Data to examine =
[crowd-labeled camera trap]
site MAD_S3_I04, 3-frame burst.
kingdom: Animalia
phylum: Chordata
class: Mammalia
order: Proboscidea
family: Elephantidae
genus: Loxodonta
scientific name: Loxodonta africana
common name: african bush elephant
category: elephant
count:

Directions = Quote only the lines from the line containing "phylum: Chordata" through the end of the entries, keeping the first and the last.

Solution below =
phylum: Chordata
class: Mammalia
order: Proboscidea
family: Elephantidae
genus: Loxodonta
scientific name: Loxodonta africana
common name: african bush elephant
category: elephant
count:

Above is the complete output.